---------- Trecho do texto ----------
Resumo: Este artigo tem por objetivo analisar os limites do poder fiscalizatório do empregador quanto à interceptação e monitoramento das comunicações virtuais utilizadas no ambiente laboral. É realizada uma análise ponderando-se o poder diretivo do empregador e os direitos de personalidade do empregado.
Palavras-chave: Poder diretivo do empregador. Direito constitucional à intimidade e à inviolabilidade das comunicações. Ponderação de princípios.
1 INTRODUÇÃO
A questão fundamental debatida no presente artigo gira em torno do equilíbrio entre a privacidade no ambiente de trabalho em contraponto com o direito do empregador de controle e direção da empresa.
---------- Registros guardados ----------
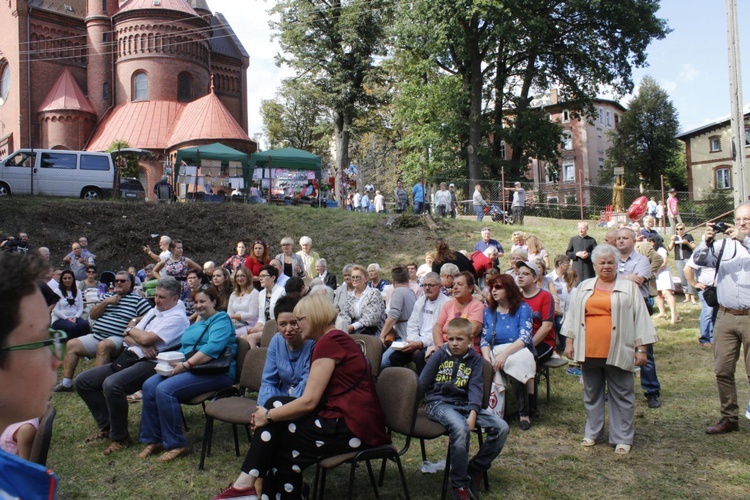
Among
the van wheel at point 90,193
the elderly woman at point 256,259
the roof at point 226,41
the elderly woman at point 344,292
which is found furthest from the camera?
----------
**Problemas a resolver:**
1/ Renomeie "elderly woman" para "old lady" em todos os registros e copie as linhas sem nenhuma outra mudança, deixando as imagens de fora da resposta.
2/ Dê continuidade ao texto sobre o monitoramento das comunicações do empregado pelo empregador a partir do ponto em que ele para.
O texto e os registros são materiais independentes, sem relação entre si.

**Resultados das tarefas:**
1/
Among
the van wheel at point 90,193
the old lady at point 256,259
the roof at point 226,41
the old lady at point 344,292
which is found furthest from the camera?

2/
O desenvolvimento tecnológico, especialmente com o desenvolvimento da rede mundial de computadores, não pode ser utilizado de modo a violar os direitos de personalidades dos empregados, sob o pretexto de direção da atividade econômica, devendo ser repudiada a fiscalização abusiva, desarrazoada e arbitrária.
No entanto, é inegável que tal incremento tecnológico, introduzindo a comunicação digital, é de suma importância para o aprimoramento das atividades, tendo introduzidos mudanças na forma de desenvolvimento das atividades laborais e sociais no mundo todo, sendo manifesta a sua importância.
No caso sob exame, é necessário diferenciar a disciplina dada pela doutrina e jurisprudência pátria no que tange aos e-mails pessoais e os e-mails corporativos.
Nesse passo, sob o prisma do Direito do Trabalho, o avanço tecnológico provocado pela Internet, notadamente da correspondência eletrônica, objeto específico do presente artigo, deve vir acompanhada também do avanço sociais em benefícios de todos, empregados e empregadores.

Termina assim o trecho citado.